Problem requirements
Within the lines below, the span from the line with "[생생건강 365] 초미세먼지, 심질환ㆍ심부전 사망 위험 높인다" to the line with "TweakBit Driver Updater", both ends included, is to be reproduced exactly, with pictures omitted.
● ● ● ●
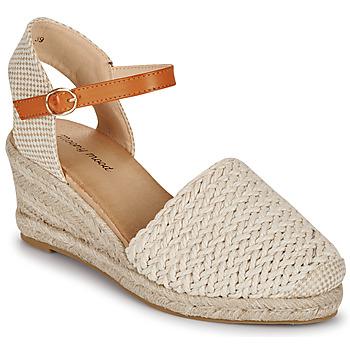 Čevlji  Ženske Sandali & Odprti čevlji Moony Mood OCUTE Bež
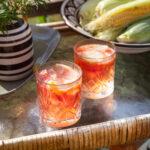 Drink med gin, rosé och grapefrukt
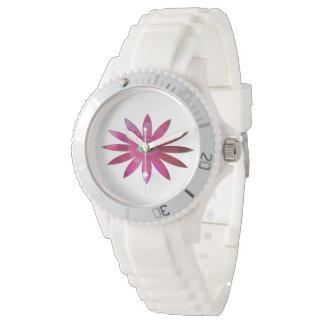 Pinkish Eye Flower Watch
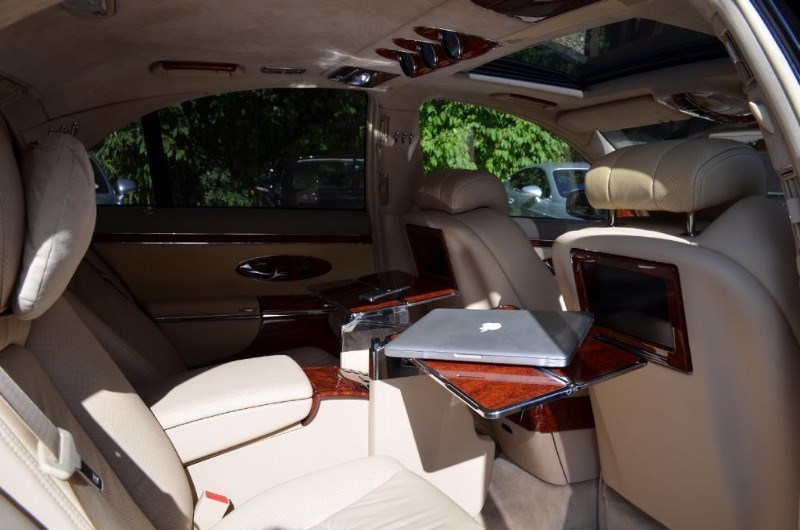 Maybach 57 - Image 23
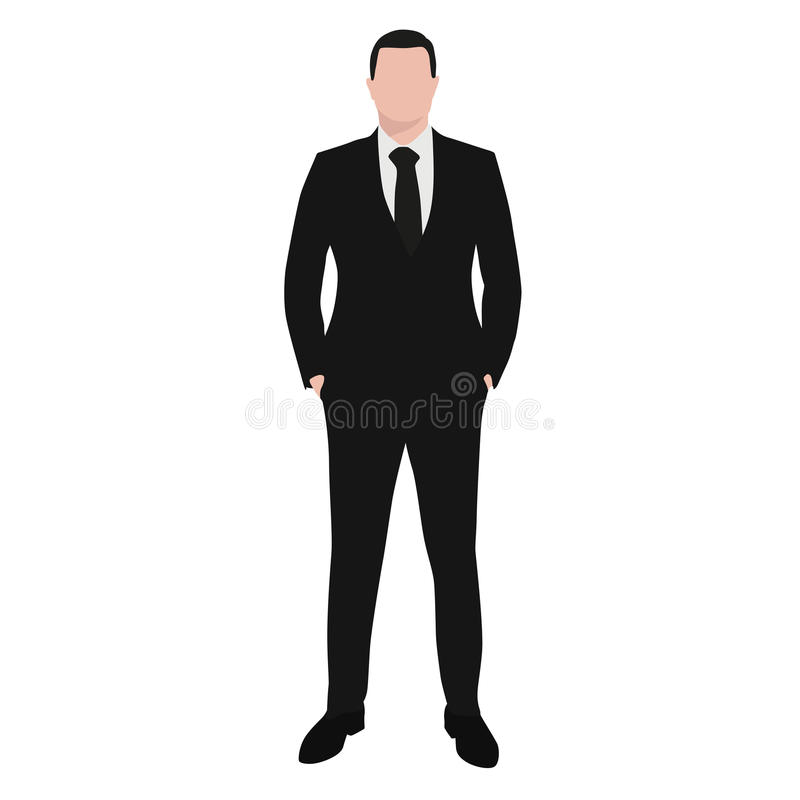 黑暗的衣服的商人和半正式礼服 库存例证
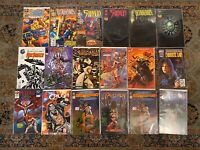 Lot of 18 HTF Independent All First Issues #1 Beautiful
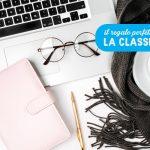 Il portachiavi ProfessionalUsb® Classica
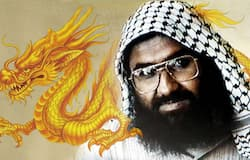 china will again interrupt in masood azhar issue
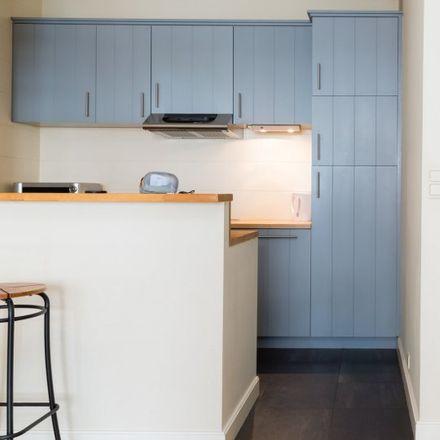 Rent this 1 bed apartment on Rue Faider - Faiderstraat 71 in 1060 Saint-Gilles - Sint-Gillis, Belgium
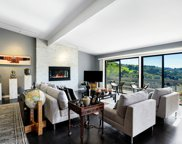 3048  Franklin Canyon Dr, Beverly Hills image
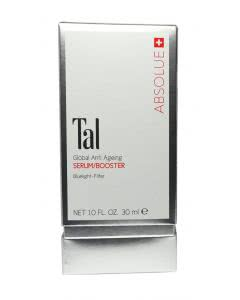 Tal Absolue Anti-Age Booster - 30ml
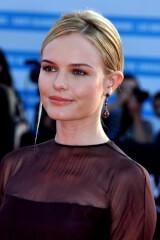 Kate Bosworth birthday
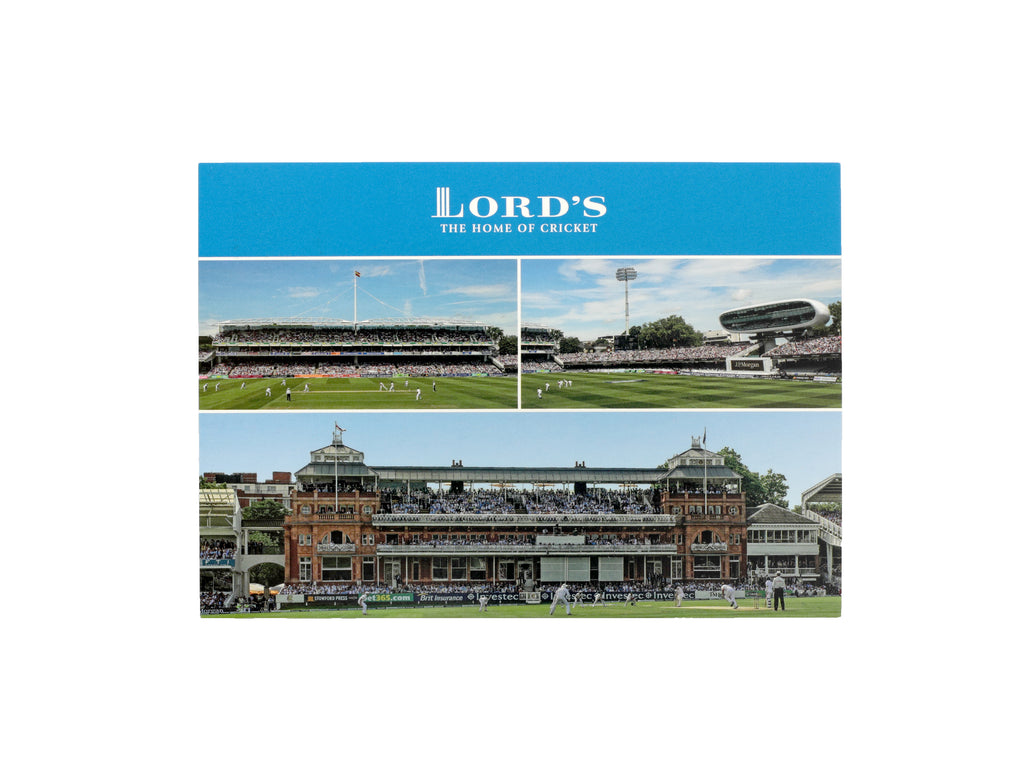 "LORD'S ""VIEWS OF THE GROUND"" POSTCARD"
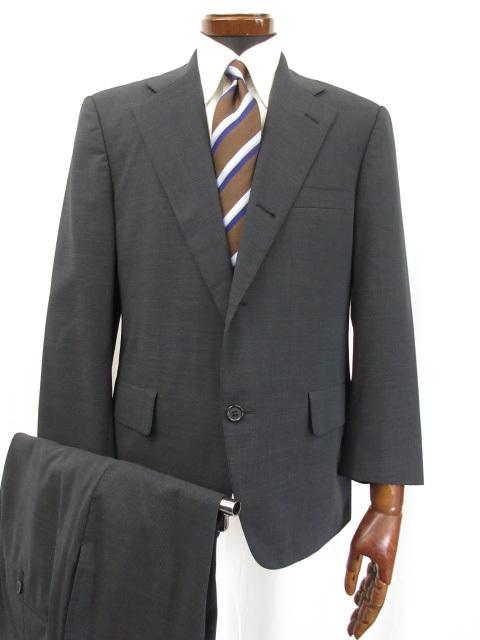 超美品 【ブルックスブラザーズ Brooks Brothers】シングル3ボタン 段返り 織柄 お得な2パンツ スーツ (メンズ) ネイビー系 ●6MS5798● 【中古】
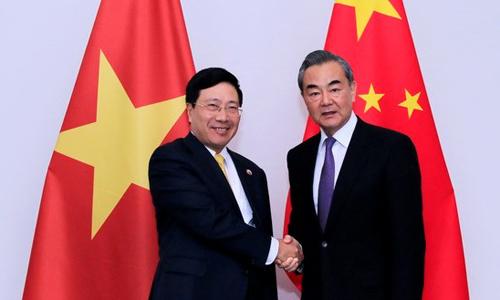Trung Quốc khẳng định ưu tiên nhập hàng của Việt Nam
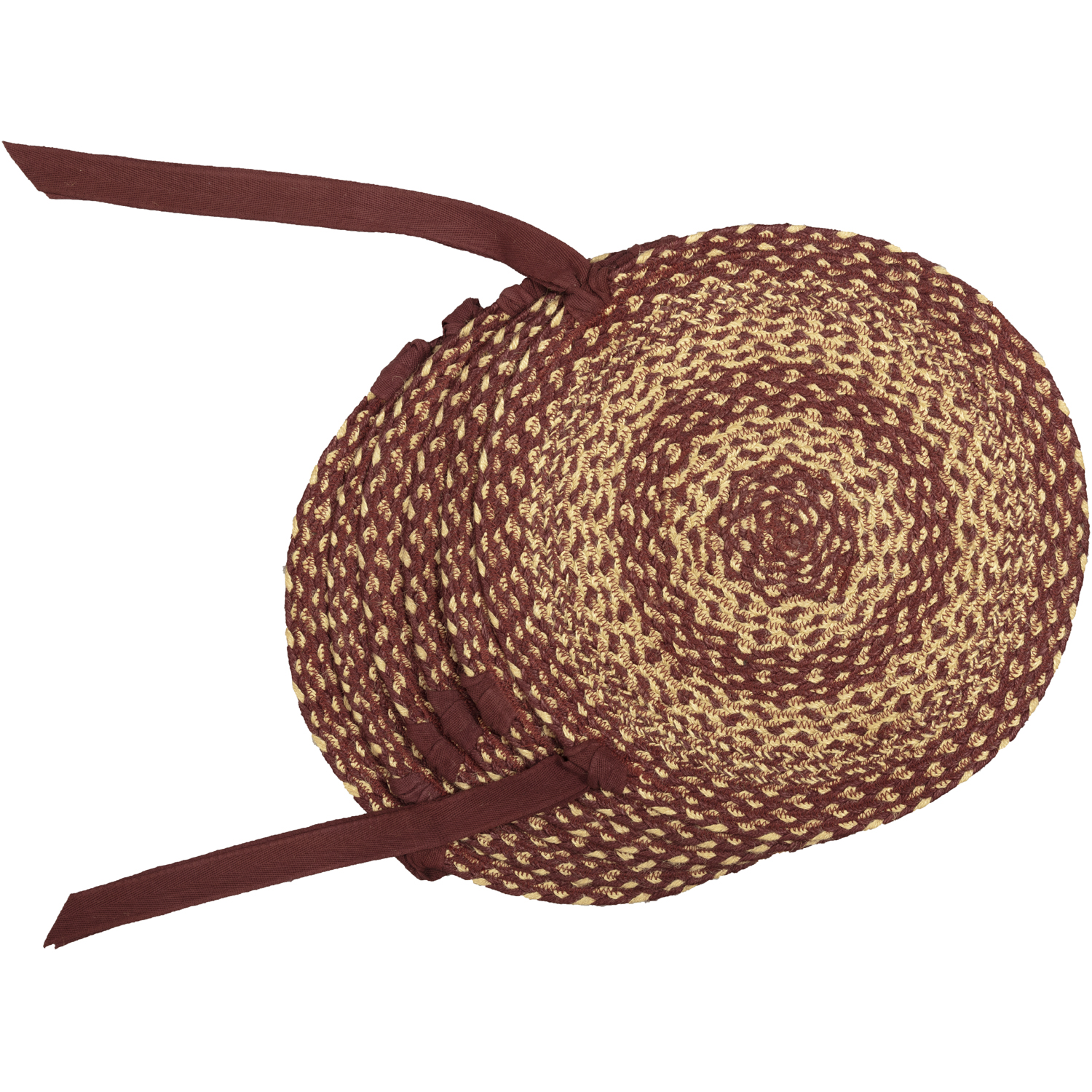 Burgundy-Tan-Jute-Chair-Pad-Set-of-6-image-7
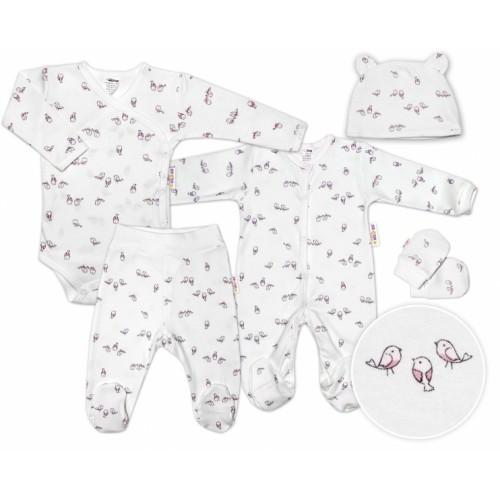 Baby Nellys 5-dielna súpravička do pôrodnice Vtáčiky - ecru/ružová - 50 (0-1m)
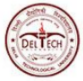 Controller of Finance Jobs in Delhi - Delhi Technological University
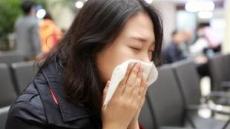[생생건강 365] 초미세먼지, 심질환ㆍ심부전 사망 위험 높인다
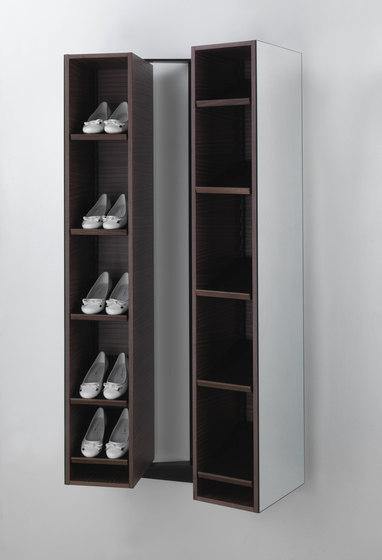 T Colzani Girilla Shoe Rack Amp Mirror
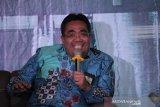 Penerimaan pajak KPP Pratama Tahuna wilayah perbatasan Sulut lampaui target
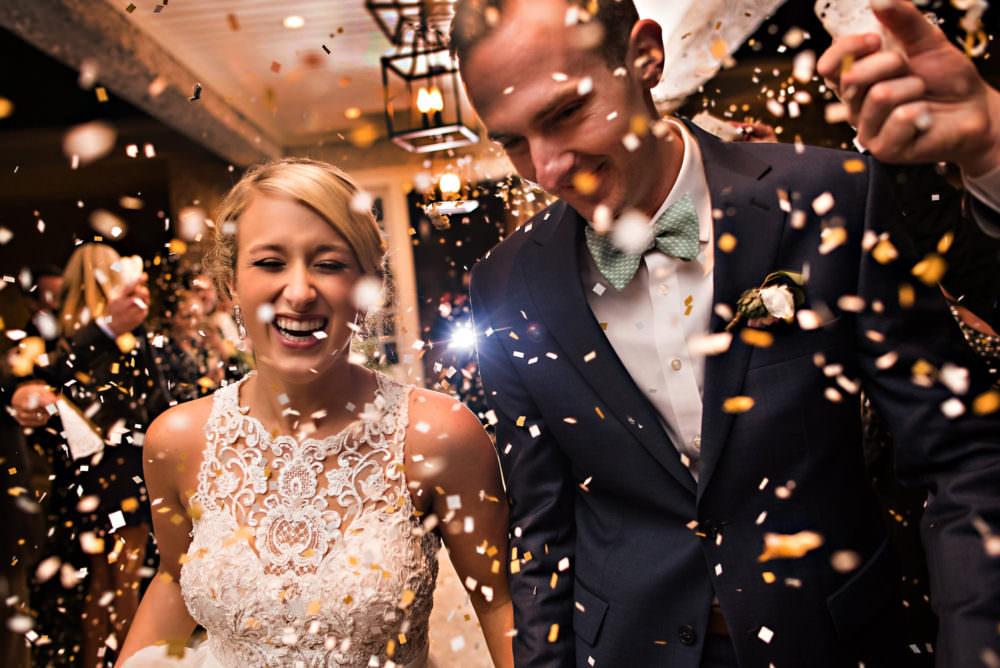Kaitlin-Connor-157-Oyster-Bay-Yacht-Club-Fernandina-Beach-Wedding-Photographer-Stout-Photography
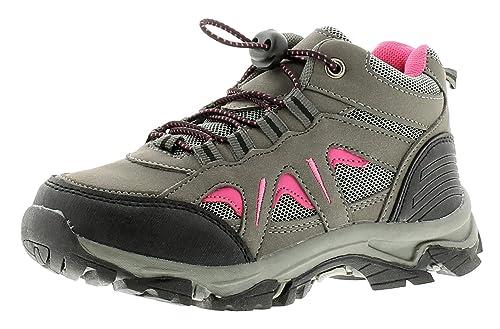 X Hiking Crag Mädchen Kinder Wanderschuhe Stiefel GrauPink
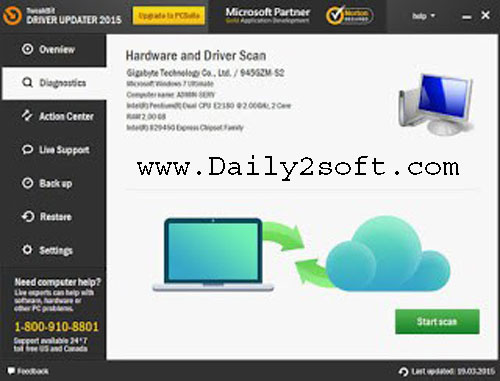 TweakBit Driver Updater 2.0.33 Crack Download [Here] Driver Update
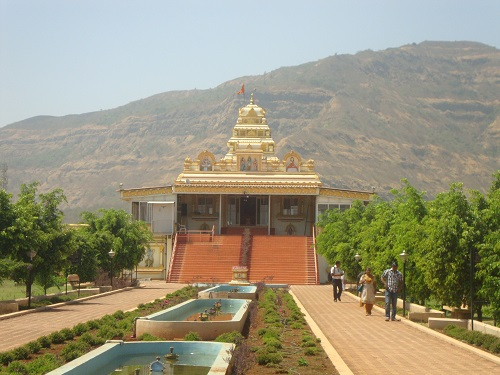 Tourist Places Resorts One Day Picnic Places To Visit Near Pune Mumbai Hadshi Temple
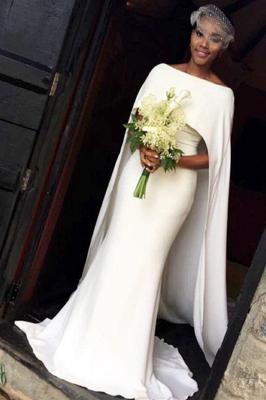 Glamorous Bateau Neck Plain Mermaid Wedding Dresses_2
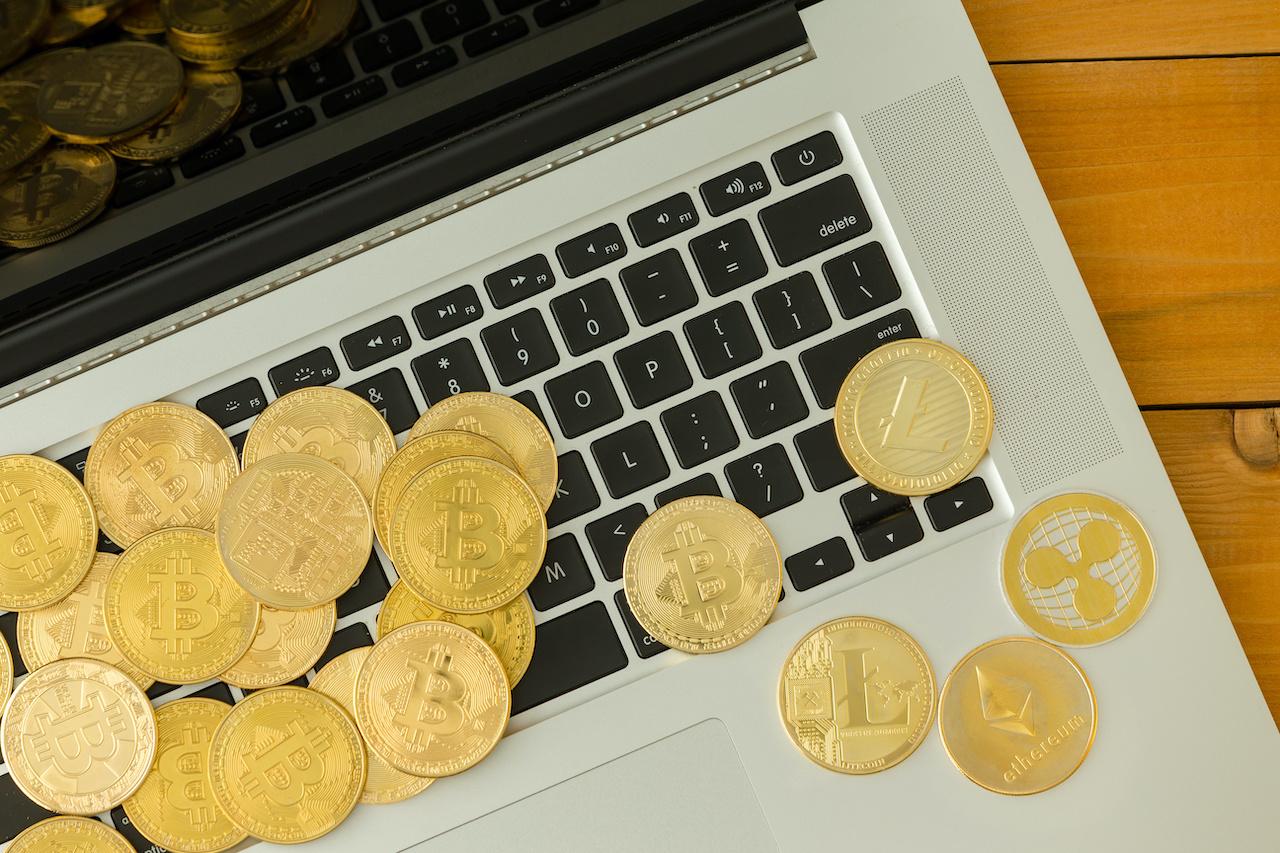 Kripto Para Stake Etmek Staking Nedir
● ● ● ●
Response area
[생생건강 365] 초미세먼지, 심질환ㆍ심부전 사망 위험 높인다
 T Colzani Girilla Shoe Rack Amp Mirror
 Penerimaan pajak KPP Pratama Tahuna wilayah perbatasan Sulut lampaui target
Kaitlin-Connor-157-Oyster-Bay-Yacht-Club-Fernandina-Beach-Wedding-Photographer-Stout-Photography
 X Hiking Crag Mädchen Kinder Wanderschuhe Stiefel GrauPink
 TweakBit Driver Updater 2.0.33 Crack Download [Here] Driver Update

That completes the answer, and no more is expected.